I remember reading about Phelps the first time four years ago - what was that, Sydney? - I don't follow any sport closely, but I like swimming so I pay attention when the O's approach. And the NYT magazine did a really interesting story on Phelps - he wasn't all that well known yet, IIRC - and the writer was talking about how uncomfortable, kind of clumsy or awkward, Phelps appeared out of water. Like - he really was supposed to be in water all the time because when he was on land, he was such a geek. The writer said that Phelps had even had problems with mounting the block - he frequently stumbled when climbing up onto it. I found the whole image very touching - the kid was born with an extremely rare talent, his body is perfectly made to suit just that talent, he had the drive and the discipline to pursue the talent and he had a coach who saw the talent. It's a wonderful story and what I like about Phelps is that, unlike Spitz, he isn't natural beefcake material and he is certainly not a cool jock. He really is Dolphin Boy.

I'm kind of sexist (I'm a chick) and male vanity bothers me in a way that female vanity does not. Male body builders seem to be the equivalent of women who spend all their time botoxing and shaving and waxing and massaging and all that crap.

Anthony said...

Male body builders seem to be the equivalent of women who spend all their time botoxing and shaving and waxing and massaging and all that crap.

Actually, they spend 4-6 hours a day in the gym sculpting their musculature to the form needed to succeed in their particular sport (if you can call it that).

Swimmers develop different physiques from bodybuilders from shotputters from gymnasts from sumo wrestlers from fitness models, etc. There's no ideal form, but at this level of competition it really is all functional within the athlete's own specific context.

Holly said...


You're right, of course. Body building is considered a sport. But I've never understood why. I mean, nowadays there's even such thing as professional fitness competitors. I think it's great - discipline, hard work, etc. etc. - but I don't consider it a sport.

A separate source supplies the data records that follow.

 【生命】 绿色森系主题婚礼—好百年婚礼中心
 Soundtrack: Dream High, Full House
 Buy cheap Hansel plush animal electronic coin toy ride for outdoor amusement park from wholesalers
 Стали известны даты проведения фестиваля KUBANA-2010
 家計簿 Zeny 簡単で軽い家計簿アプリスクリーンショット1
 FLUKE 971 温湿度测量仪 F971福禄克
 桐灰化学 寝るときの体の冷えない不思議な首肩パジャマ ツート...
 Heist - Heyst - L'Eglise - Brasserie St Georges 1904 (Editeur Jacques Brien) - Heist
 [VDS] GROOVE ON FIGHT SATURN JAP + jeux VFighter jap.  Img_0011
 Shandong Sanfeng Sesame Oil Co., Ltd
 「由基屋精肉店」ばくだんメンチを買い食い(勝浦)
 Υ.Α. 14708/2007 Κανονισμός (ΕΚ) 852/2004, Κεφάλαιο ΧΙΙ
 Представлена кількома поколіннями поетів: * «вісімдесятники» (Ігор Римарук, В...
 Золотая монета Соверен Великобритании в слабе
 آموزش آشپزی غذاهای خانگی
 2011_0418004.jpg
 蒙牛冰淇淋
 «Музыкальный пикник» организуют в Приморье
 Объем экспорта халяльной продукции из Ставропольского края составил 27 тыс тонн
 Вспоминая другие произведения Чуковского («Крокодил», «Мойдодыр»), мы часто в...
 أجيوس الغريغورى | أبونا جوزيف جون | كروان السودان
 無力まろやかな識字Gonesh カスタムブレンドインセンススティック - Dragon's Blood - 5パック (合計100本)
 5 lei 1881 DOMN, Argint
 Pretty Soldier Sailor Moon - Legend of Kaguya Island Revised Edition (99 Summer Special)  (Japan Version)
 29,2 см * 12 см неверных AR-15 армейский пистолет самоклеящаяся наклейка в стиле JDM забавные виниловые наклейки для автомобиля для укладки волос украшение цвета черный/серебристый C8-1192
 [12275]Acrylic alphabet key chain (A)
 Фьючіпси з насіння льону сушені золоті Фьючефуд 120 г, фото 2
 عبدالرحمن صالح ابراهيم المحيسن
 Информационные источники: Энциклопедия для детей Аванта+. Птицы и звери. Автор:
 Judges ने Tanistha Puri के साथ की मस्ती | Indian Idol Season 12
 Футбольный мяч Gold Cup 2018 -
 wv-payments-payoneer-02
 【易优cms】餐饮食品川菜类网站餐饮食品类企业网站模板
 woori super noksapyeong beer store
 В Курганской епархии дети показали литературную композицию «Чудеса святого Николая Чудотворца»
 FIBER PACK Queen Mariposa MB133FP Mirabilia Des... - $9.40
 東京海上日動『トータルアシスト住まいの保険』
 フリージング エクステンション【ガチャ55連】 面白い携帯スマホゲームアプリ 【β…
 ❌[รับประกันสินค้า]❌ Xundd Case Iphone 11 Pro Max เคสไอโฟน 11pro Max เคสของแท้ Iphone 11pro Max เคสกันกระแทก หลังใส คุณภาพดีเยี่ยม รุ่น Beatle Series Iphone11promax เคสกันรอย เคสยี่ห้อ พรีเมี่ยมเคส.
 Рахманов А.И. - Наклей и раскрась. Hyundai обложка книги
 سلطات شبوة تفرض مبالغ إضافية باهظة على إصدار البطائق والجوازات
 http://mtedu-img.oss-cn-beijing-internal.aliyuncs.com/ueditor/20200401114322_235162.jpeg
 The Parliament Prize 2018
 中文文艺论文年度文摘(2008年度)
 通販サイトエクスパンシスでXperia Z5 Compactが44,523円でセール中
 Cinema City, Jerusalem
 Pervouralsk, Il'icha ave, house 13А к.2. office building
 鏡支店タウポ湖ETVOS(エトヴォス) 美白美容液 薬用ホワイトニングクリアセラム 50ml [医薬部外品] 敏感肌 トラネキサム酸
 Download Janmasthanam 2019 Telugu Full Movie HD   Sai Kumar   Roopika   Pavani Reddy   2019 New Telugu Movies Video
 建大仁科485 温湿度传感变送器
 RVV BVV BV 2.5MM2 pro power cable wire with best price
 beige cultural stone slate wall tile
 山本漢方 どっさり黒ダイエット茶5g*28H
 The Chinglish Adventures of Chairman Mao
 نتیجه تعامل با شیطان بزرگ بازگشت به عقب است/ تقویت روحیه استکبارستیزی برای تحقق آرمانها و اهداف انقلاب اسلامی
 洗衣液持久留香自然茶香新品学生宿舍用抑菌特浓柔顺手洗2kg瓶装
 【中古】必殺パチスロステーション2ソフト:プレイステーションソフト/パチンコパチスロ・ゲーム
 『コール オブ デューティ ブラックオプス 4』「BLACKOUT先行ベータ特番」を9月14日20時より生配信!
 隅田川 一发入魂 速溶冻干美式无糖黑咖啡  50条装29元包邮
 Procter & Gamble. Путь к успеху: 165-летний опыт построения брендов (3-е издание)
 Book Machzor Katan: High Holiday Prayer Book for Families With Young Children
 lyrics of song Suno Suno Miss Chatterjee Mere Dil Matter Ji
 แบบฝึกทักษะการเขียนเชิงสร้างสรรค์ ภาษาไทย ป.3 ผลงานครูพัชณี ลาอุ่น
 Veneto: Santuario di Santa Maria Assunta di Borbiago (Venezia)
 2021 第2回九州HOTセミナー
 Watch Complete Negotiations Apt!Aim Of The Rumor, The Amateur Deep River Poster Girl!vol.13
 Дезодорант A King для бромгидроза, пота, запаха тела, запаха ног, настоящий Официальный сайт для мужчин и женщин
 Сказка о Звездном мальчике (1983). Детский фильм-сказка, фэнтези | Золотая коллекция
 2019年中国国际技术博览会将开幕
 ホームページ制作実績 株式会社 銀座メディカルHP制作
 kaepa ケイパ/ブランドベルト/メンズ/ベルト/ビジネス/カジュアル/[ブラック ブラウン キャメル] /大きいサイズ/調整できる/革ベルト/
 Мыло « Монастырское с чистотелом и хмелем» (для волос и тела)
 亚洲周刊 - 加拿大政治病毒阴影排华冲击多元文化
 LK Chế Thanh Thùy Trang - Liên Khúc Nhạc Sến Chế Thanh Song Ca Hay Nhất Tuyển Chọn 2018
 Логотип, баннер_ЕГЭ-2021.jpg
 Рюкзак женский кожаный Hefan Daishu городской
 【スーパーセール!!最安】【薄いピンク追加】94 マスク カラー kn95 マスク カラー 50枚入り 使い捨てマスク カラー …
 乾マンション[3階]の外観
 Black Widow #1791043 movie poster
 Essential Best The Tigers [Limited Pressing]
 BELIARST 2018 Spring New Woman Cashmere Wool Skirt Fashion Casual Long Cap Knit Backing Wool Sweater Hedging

And at some point it becomes aesthetically unappealing. IMHO.

Chip Ahoy said...

* looks up 'double truck' *

ricpic said...

Too much chin. When a facial feature is that outsized cosmetic surgery is in order.

somefeller said...

Anthony has it right. Different horses for different courses. And of course, a shallow twit like Robin Givhan wouldn't be able to think through such distinctions, or write about them.

vbspurs said...

Jdeeripper wrote:

Phelps looks like a fish out of water.

HAH! Awesome remark.

Like almost everyone on earth, the first moment I saw the cover I thought he was wearing a halter top.

It's a horrible cover, but what can you expect -- I heard the photo shoot took all of 10 minutes.

That it would've mimicked the Spitz photo was a given, but they could've done a more professional version.


PatCA said...

Phelps is a popular hero; therefore, Robin must mock him.

Let's see your abs, Robin.

Uncle Jimbo said...

good gravy,

Who gives a rats ass what the NYT's sill yotch in residence thinks about a stud?

She never interacts with them because there are no real men or athletes in her orbit.

I know you like to read what Ms. Givhan writes because occasionally she says something entertaining, but she shows her lack of touch with reality by flapping about this and sounding stupid, yes simply stupid.

Style is worthy of comment Ann but Givhan, like the Times, is not capable of stepping outside of Manhattan salon lameness. YAWN.